Source passage:
★ ★ ★ ★ ★ ★ ★

You Only Touch Once: 6-DoF Object Pose Estimation from Single Tactile Contact
Pith reviewed 2026-06-30 09:46 UTC · model grok-4.3
The pith
Two simultaneous tactile contacts recover an object's full 6-DoF pose through surface localization and a closed-form solver.
A machine-rendered reading of the paper's core claim, the machinery that carries it, and where it could break.
Core claim
YOTO recovers the full 6-DoF object pose from a single pair of simultaneous tactile contacts by representing each contact as a local 3D point cloud, localizing the contacts on the object surface with a coarse-to-fine network that is pretrained on virtual tactile patches and fine-tuned on a small number of real contacts, and then feeding the localized contacts along with calibrated sensor poses into a closed-form normal-aware SVD solver that computes the pose in one step.
What carries the argument
The closed-form normal-aware SVD solver that computes the rigid 6-DoF transformation directly from two localized contact points and their associated sensor poses.
If this is right
- The system produces accurate localization and pose estimates across four geometrically diverse objects.
- Performance exceeds both vision-based and purely geometric baselines, particularly under conditions where visual sensing is unreliable.
- The method functions with object models obtained from consumer-grade mobile scans, though with a measurable accuracy reduction relative to CAD models.
- Virtual pretraining plus limited real fine-tuning suffices to train the localization network without large real-world datasets.

★ ★ ★ ★ ★ ★ ★

Raw data:
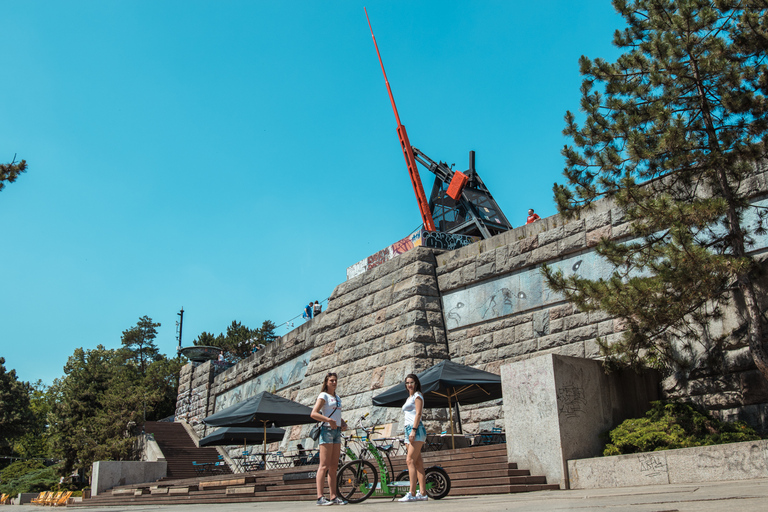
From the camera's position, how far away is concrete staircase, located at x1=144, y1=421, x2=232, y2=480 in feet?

★ ★ ★ ★ ★ ★ ★

Problem set:
#1 According to the paper summary, what computes the object pose in one step once the contacts are localized?
#2 Set down the paper summary word for word, everything from "- The method" down to "large real-world datasets.".

Solutions to each task:
#1 A closed-form normal-aware SVD solver computes the pose in one step.

#2
- The method functions with object models obtained from consumer-grade mobile scans, though with a measurable accuracy reduction relative to CAD models.
- Virtual pretraining plus limited real fine-tuning suffices to train the localization network without large real-world datasets.